I Googled "group week days into weeks R" and came across this SO question. You mention you have multiple years, so I think we need to keep up with both the week number and also the year, so I modified the answers there as so format(date, format = "%U%y")
In use it looks like this:
library(plyr) #for aggregating
df <- transform(df, weeknum = format(date, format = "%y%U"))
ddply(df, "weeknum", summarize, suminc = sum(income))
#----
weeknum suminc
1 1152 413
2 1201 435
3 1202 379
See ?strptime for all the format abbreviations.

Try rollapply from the zoo package:
rollapply(df$income, width=7, FUN = sum, by = 7)
# [1] 487 387 443
Or, use period.sum from the xts package:
period.sum(xts(df$income, order.by=df$date), which(df$wday %in% 7))
# [,1]
# 2011-01-01 487
# 2011-01-08 387
# 2011-01-15 443
Or, to get the output in the format you want:
data.frame(income = period.sum(xts(df$income, order.by=df$date),
which(df$wday %in% 7)),
week = df$week[which(df$wday %in% 7)])
# income week
# 2011-01-01 487 2011-00
# 2011-01-08 387 2011-01
# 2011-01-15 443 2011-02
Note that the first week shows as 2011-00 because that's how it is entered in your data.
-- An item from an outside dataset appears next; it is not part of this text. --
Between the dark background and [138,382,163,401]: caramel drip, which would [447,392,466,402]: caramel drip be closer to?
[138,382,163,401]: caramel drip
You could also use week = df$week[which(df$wday %in% 1)] which would match your output.

This solution is influenced by #Andrie and #Chase.
# load plyr
library(plyr)
# format weeks as per requirement (replace "00" with "52" and adjust corresponding year)
tmp <- list()
tmp$y <- format(df$date, format="%Y")
tmp$w <- format(df$date, format="%U")
tmp$y[tmp$w=="00"] <- as.character(as.numeric(tmp$y[tmp$w=="00"]) - 1)
tmp$w[tmp$w=="00"] <- "52"
df$week <- paste(tmp$y, tmp$w, sep = "-")
# get summary
df2 <- ddply(df, .(week), summarize, income=sum(income))
# include week ending date
tmp$week.ending <- lapply(df2$week, function(x) rev(df[df$week==x, "date"])[[1]])
df2$week.ending <- sapply(tmp$week.ending, as.character)
# week income week.ending
# 1 2010-52 487 2011-01-01
# 2 2011-01 387 2011-01-08
# 3 2011-02 443 2011-01-15

df.index = df['week'] #the the dt variable as index
df.resample('W').sum() #sum using resample

With dplyr:
df %>%
arrange(date) %>%
mutate(week = as.numeric(date - date[1])%/%7) %>%
group_by(week) %>%
summarise(weekincome= sum(income))
Instead of date[1] you can have any date from when you want to start your weekly study.